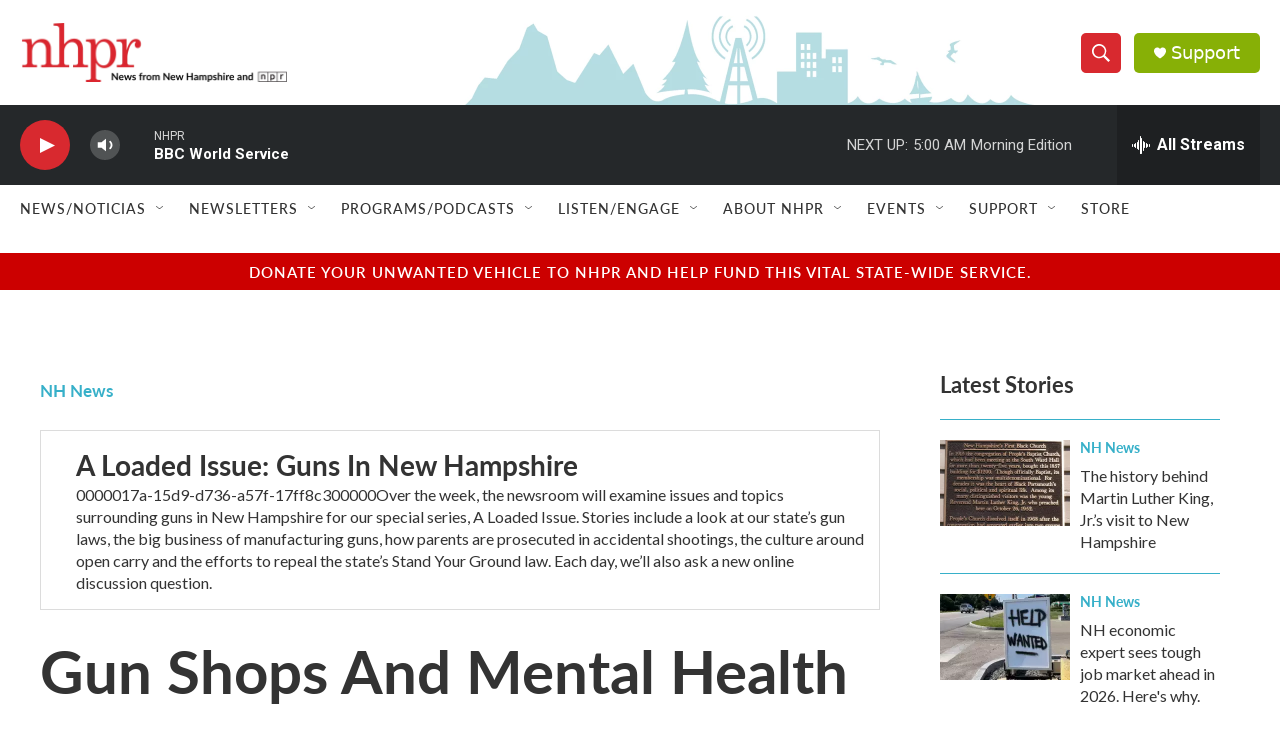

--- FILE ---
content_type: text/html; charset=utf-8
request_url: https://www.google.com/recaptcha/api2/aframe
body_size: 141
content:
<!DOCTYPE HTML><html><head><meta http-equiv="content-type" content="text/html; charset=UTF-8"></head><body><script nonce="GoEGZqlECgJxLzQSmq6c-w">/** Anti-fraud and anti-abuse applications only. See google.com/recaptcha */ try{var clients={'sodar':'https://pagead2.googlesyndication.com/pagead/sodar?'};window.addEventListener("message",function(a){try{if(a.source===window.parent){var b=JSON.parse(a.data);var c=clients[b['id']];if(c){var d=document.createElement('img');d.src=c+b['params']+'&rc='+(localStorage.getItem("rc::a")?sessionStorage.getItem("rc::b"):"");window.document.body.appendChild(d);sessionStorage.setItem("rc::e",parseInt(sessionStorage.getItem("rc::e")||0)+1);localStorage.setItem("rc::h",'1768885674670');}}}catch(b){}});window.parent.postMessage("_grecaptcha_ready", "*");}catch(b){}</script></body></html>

▬▬▬▬▬▬

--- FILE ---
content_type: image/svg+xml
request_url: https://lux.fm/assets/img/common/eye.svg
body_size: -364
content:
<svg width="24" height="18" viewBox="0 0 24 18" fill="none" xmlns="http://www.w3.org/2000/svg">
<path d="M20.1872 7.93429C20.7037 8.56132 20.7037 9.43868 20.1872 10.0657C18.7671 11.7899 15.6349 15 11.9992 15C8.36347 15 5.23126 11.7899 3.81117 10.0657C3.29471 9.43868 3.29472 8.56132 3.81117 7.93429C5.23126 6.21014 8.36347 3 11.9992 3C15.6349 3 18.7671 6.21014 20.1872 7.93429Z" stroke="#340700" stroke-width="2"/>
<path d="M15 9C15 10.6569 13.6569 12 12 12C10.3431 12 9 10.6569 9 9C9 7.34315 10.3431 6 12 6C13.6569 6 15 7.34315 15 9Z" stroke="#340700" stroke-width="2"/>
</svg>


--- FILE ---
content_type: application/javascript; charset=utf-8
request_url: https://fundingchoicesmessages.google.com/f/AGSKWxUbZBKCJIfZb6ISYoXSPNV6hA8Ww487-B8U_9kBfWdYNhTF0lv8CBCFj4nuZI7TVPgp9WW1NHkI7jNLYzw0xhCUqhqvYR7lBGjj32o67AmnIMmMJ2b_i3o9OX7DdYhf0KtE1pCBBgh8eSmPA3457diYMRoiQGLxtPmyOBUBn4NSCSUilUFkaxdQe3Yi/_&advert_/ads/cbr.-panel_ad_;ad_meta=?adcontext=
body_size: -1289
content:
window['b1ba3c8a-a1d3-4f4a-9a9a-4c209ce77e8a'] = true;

▬▬▬▬▬▬

Exercise
Using the listing above, show every line that includes the string "path".

Response to this exercise
<path d="M20.1872 7.93429C20.7037 8.56132 20.7037 9.43868 20.1872 10.0657C18.7671 11.7899 15.6349 15 11.9992 15C8.36347 15 5.23126 11.7899 3.81117 10.0657C3.29471 9.43868 3.29472 8.56132 3.81117 7.93429C5.23126 6.21014 8.36347 3 11.9992 3C15.6349 3 18.7671 6.21014 20.1872 7.93429Z" stroke="#340700" stroke-width="2"/>
<path d="M15 9C15 10.6569 13.6569 12 12 12C10.3431 12 9 10.6569 9 9C9 7.34315 10.3431 6 12 6C13.6569 6 15 7.34315 15 9Z" stroke="#340700" stroke-width="2"/>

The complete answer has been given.